Zawodnik ŻKS Ostrovia Ostrów Wielkopolski w meczu ligowym 22 lipca na torze w Daugavpils upadając złamał lewe udo z przemieszczeniem. Następnie przeszedł operację zespolenia złamanych kości. Można powiedzieć, że rawiczanin do zdrowia wraca w szybkim tempie. - Od trzech tygodni poruszam się już o własnych siłach bez użycia kul. Nie sprawia mi to większego trudu. Rehabilitacja przebiega poprawnie i z każdym dniem jest coraz lepiej. Mięśnie są już odbudowane i teraz wzmacniam je, żeby noga była w pełni sprawna - informuje Ronnie Jamroży.

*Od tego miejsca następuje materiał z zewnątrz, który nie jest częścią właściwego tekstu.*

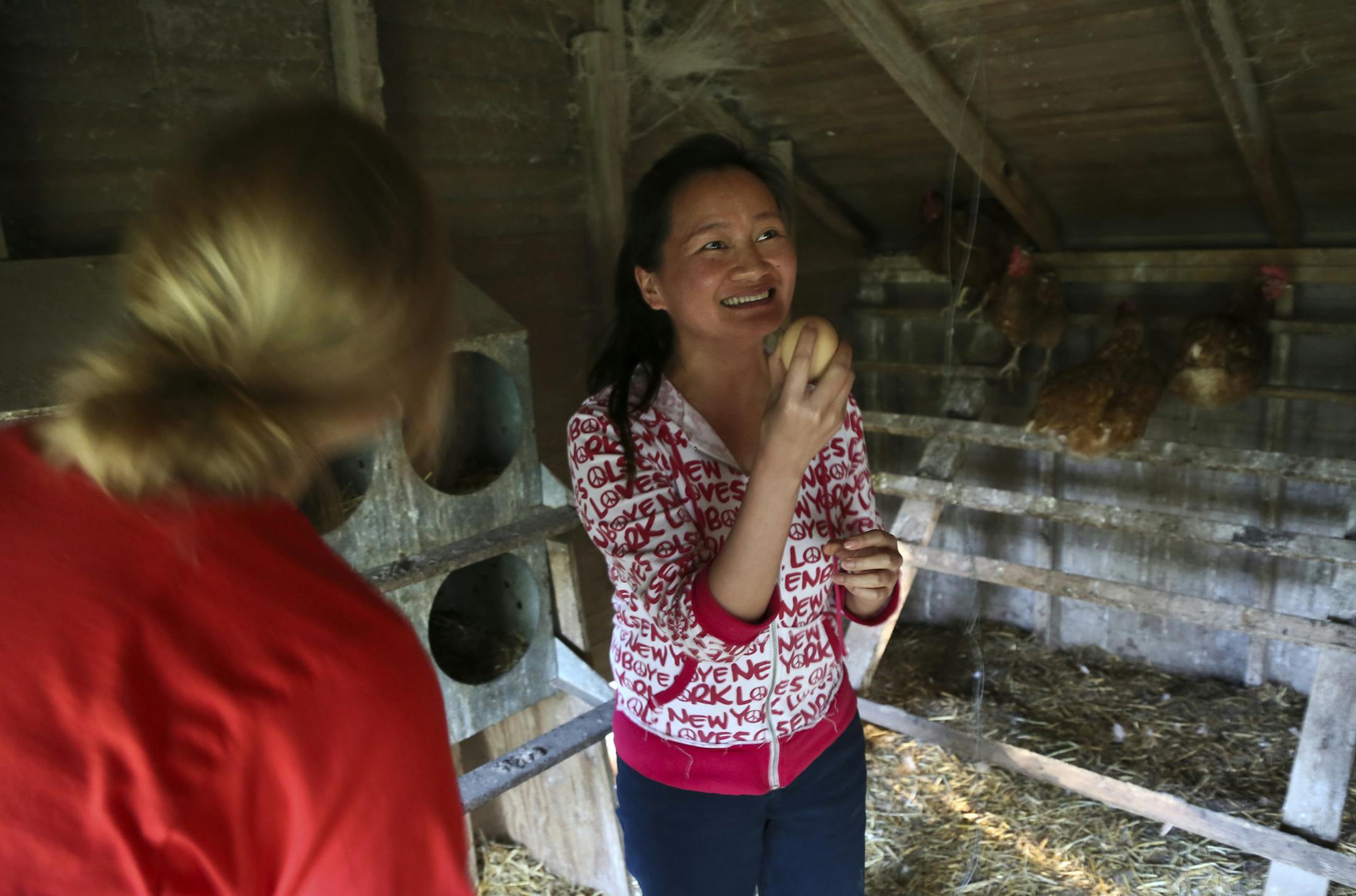 Chun Zhang, an international doctoral student at the University of Minnesota from China, is elated after plucking an egg from a hen in the hen house Sunday, June 2, 2013, in Windom, MN. Zhang was an apprentice instructor at the camp.](DAVID JOLES/STARTRIBUNE) djoles@startribune.com A University of Minnesota philosophy camp takes place each spring on the rolling prairie of southwestern Minnesota where students and instructors form a community for living and learning to investigate their own and o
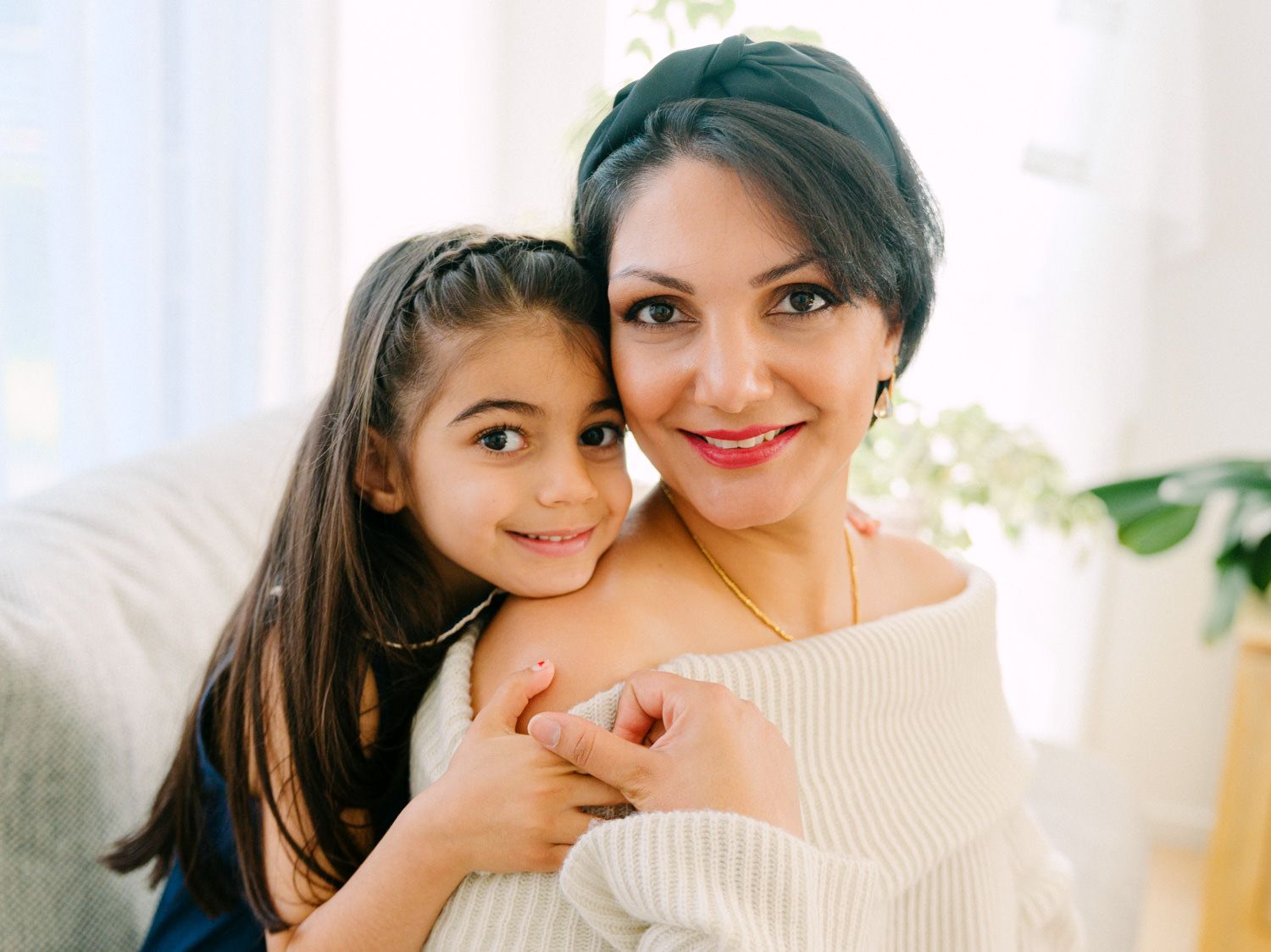 A woman and young girl smiling together in a bright, cozy indoor setting, sharing a warm embrace.
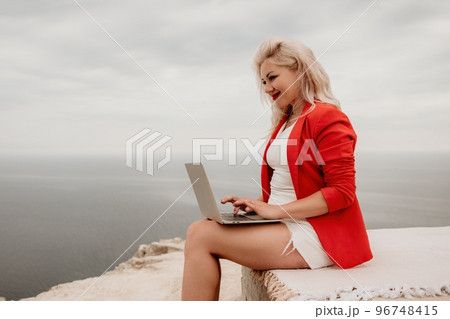 Digital nomad, a business woman in red blazer with a laptop sits on the rocks by the sea during sunset, makes a business transaction online from a distance. Freelance, remote work on vacation. Digital nomad, a business woman in red blazer with a laptop sits on the rocks by the sea during sunset, makes a business transaction online from a distance. Freelance, remote work on vacation. 96748415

Niespełna 26-letni żużlowiec nie wyklucza, że jeszcze pod koniec bieżącego sezonu ponownie wsiądzie na motocykl. - Mam plan, żeby to nastąpiło jeszcze w tym sezonie. Jednak ciężko mi określić kiedy to nastąpi. We wtorek mam konsultację lekarską. Po tym spotkaniu będę bogatszy o informacje, kiedy mój powrót może nastąpić. Mam takie założenie, że w końcówce września chciałbym wsiąść na motocykl. Być może udałoby mi się jeszcze wystartować w jakichś zawodach. A jeśli to nie chciałbym odbyć jak najwięcej treningów - mówi zawodnik pierwszoligowej drużyny.
Klub z Ostrowa Wielkopolskiego za kilka tygodni czekały będą mecze barażowe o utrzymanie na zapleczy ekstraklasy z przegranym finału II ligi. Rawiczanina zapytaliśmy jak ocenia szanse w tym dwumeczu. - Zawsze to wyglądało tak, że drużyny z wyższej ligi nie miały problemu z utrzymaniem. Myślę, że rozstrzygniemy je na własną korzyść, ale nie możemy lekceważyć rywala. Musimy być maksymalnie sprężeni, żeby nie zostawić złudzeń rywalowi, że to my zostaniemy w pierwszej lidze - powiedział Jamroży.